Print the lines of the entries below, unchanged, from the line containing "In terms of" through the end of the entries. Leave out the pictures.

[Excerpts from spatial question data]
————————
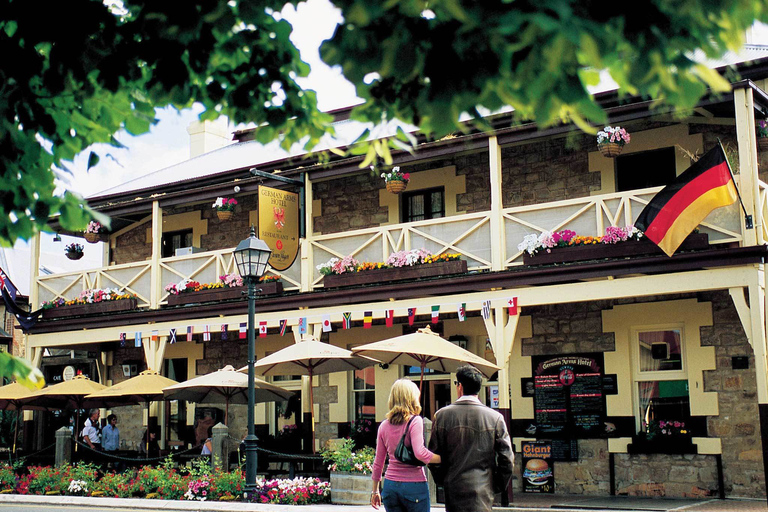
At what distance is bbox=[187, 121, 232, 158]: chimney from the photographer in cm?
2692

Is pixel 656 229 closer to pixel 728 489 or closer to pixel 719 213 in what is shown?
pixel 719 213

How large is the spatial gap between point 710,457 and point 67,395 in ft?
38.1

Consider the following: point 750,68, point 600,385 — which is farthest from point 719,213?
point 600,385

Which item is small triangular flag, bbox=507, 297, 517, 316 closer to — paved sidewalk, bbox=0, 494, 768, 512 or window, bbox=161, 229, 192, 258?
paved sidewalk, bbox=0, 494, 768, 512

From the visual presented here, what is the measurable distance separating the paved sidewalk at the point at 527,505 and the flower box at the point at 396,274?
12.2ft

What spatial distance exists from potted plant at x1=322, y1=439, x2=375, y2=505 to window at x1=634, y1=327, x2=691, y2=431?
4.60 m

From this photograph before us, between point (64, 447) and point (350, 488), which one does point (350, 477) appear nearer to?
point (350, 488)

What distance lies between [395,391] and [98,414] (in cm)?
1650

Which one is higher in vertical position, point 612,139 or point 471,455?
point 612,139

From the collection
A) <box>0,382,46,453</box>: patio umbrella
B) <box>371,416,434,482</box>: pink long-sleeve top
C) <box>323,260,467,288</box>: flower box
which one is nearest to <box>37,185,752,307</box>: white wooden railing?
<box>323,260,467,288</box>: flower box

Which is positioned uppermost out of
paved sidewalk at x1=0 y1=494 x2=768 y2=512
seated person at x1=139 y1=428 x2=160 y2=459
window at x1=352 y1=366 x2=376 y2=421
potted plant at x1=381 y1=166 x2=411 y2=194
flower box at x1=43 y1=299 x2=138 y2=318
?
potted plant at x1=381 y1=166 x2=411 y2=194

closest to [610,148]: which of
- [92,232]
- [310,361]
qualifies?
[310,361]

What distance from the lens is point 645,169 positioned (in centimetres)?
1539

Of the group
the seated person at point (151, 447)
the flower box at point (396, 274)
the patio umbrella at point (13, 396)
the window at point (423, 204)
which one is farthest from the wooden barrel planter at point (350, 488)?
the patio umbrella at point (13, 396)
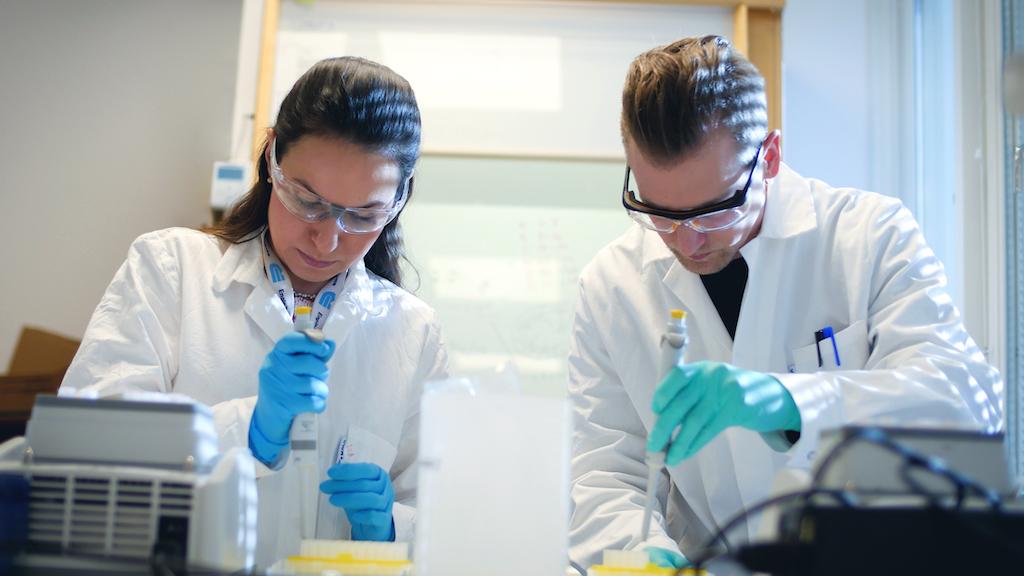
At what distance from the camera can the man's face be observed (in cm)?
154

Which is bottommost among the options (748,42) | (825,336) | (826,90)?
(825,336)

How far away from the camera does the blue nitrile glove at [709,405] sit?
4.35 feet

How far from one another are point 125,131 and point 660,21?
1995 mm

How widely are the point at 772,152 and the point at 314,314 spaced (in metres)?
0.92

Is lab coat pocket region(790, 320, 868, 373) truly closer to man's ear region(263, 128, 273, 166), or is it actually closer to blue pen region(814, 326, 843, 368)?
blue pen region(814, 326, 843, 368)

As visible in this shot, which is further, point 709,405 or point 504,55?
point 504,55

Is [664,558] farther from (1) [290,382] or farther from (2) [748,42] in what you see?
(2) [748,42]

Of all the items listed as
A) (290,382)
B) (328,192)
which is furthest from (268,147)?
(290,382)

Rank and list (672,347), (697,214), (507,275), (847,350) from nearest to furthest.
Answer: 1. (672,347)
2. (697,214)
3. (847,350)
4. (507,275)

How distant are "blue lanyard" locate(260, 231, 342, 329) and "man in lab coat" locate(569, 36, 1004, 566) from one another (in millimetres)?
508

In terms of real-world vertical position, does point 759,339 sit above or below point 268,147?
below

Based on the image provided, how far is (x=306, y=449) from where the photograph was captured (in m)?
1.43

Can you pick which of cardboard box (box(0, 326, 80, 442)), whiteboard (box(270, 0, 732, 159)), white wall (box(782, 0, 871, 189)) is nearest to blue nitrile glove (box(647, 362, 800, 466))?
whiteboard (box(270, 0, 732, 159))

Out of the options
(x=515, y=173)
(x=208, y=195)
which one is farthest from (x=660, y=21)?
(x=208, y=195)
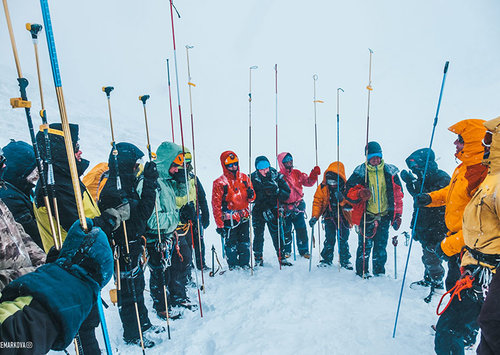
————————
### Exercise result
In terms of real-world vertical position, does point 759,339 sit above or below point 268,147?
below

Based on the image provided, how far is (x=306, y=449) from where the photograph was captured (in m)?
1.43

Can you pick which of cardboard box (box(0, 326, 80, 442)), whiteboard (box(270, 0, 732, 159)), white wall (box(782, 0, 871, 189)) is nearest to blue nitrile glove (box(647, 362, 800, 466))?
whiteboard (box(270, 0, 732, 159))

Out of the options
(x=515, y=173)
(x=208, y=195)
which one is farthest from (x=660, y=21)?
(x=208, y=195)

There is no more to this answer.